Excerpts from a spatial dataset:

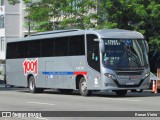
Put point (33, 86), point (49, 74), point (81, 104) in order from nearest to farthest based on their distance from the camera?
point (81, 104), point (49, 74), point (33, 86)

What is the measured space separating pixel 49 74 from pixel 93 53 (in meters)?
4.82

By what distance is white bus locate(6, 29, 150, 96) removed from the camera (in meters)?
27.6

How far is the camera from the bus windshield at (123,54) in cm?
2762

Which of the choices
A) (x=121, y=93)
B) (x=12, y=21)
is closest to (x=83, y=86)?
(x=121, y=93)

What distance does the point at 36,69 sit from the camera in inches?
1323

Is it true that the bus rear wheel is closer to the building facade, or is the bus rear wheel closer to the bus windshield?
the bus windshield

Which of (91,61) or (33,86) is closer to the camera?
(91,61)

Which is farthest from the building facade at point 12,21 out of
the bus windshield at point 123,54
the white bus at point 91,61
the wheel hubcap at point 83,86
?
the bus windshield at point 123,54

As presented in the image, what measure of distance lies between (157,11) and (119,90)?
53.3 feet

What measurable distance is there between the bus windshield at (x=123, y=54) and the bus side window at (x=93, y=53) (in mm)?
458

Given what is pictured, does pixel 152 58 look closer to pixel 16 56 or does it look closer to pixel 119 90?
pixel 16 56

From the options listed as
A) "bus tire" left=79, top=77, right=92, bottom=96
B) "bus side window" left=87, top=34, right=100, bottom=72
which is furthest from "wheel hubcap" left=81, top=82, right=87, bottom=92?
"bus side window" left=87, top=34, right=100, bottom=72

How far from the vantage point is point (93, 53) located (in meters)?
28.2

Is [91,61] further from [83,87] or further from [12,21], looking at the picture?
[12,21]
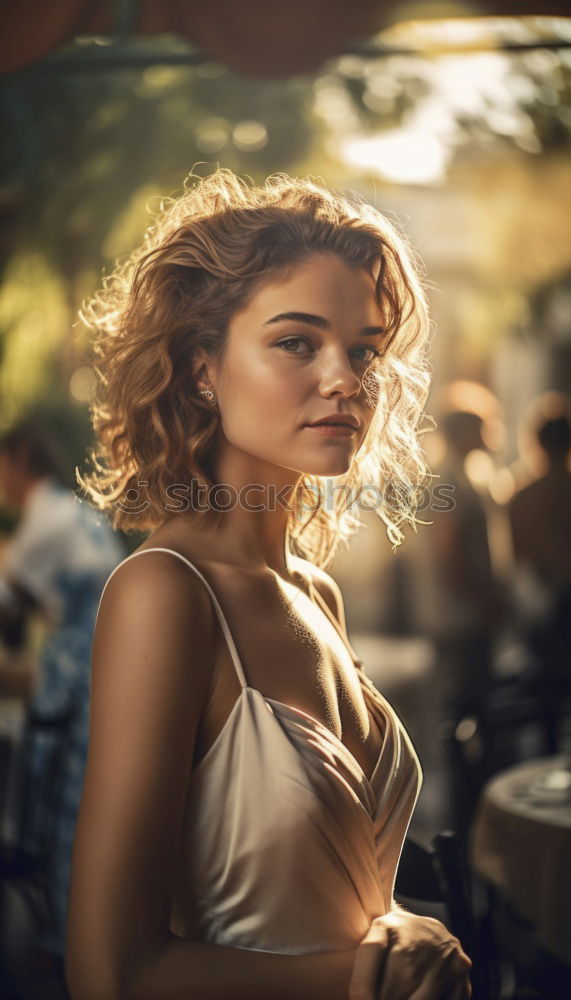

• TO DO: Write out all of the material above word for word, leaving out the pictures.

• TASK RESPONSE:
Put point (33, 86), point (49, 74), point (81, 104) in order from nearest to farthest based on their distance from the camera?
point (81, 104), point (49, 74), point (33, 86)

What is the measured space separating pixel 49 74 from pixel 93 53 (in meters)?
4.82

By what distance is white bus locate(6, 29, 150, 96) removed from the camera (in meters)?
27.6

How far is the camera from the bus windshield at (123,54) in cm?
2762

Which of the choices
A) (x=121, y=93)
B) (x=12, y=21)
is closest to (x=83, y=86)?
(x=121, y=93)

What distance does the point at 36,69 sit from the camera in inches?
1323

Is it true that the bus rear wheel is closer to the building facade, or is the bus rear wheel closer to the bus windshield?
the bus windshield

Which of (91,61) or (33,86) is closer to the camera?
(91,61)

Which is farthest from the building facade at point 12,21 out of
the bus windshield at point 123,54
the white bus at point 91,61
the wheel hubcap at point 83,86
?
the bus windshield at point 123,54

As presented in the image, what measure of distance lies between (157,11) and (119,90)?
53.3 feet

What measurable distance is there between the bus windshield at (x=123, y=54) and the bus side window at (x=93, y=53) (in mm)?
458

Given what is pictured, does pixel 152 58 look closer to pixel 16 56 or does it look closer to pixel 119 90?
pixel 16 56

From the options listed as
A) "bus tire" left=79, top=77, right=92, bottom=96
B) "bus side window" left=87, top=34, right=100, bottom=72
which is furthest from "wheel hubcap" left=81, top=82, right=87, bottom=92?
"bus side window" left=87, top=34, right=100, bottom=72

How far from the vantage point is point (93, 53) located (in meters)?
28.2

Is [91,61] further from [83,87] or further from [12,21], looking at the picture?
[12,21]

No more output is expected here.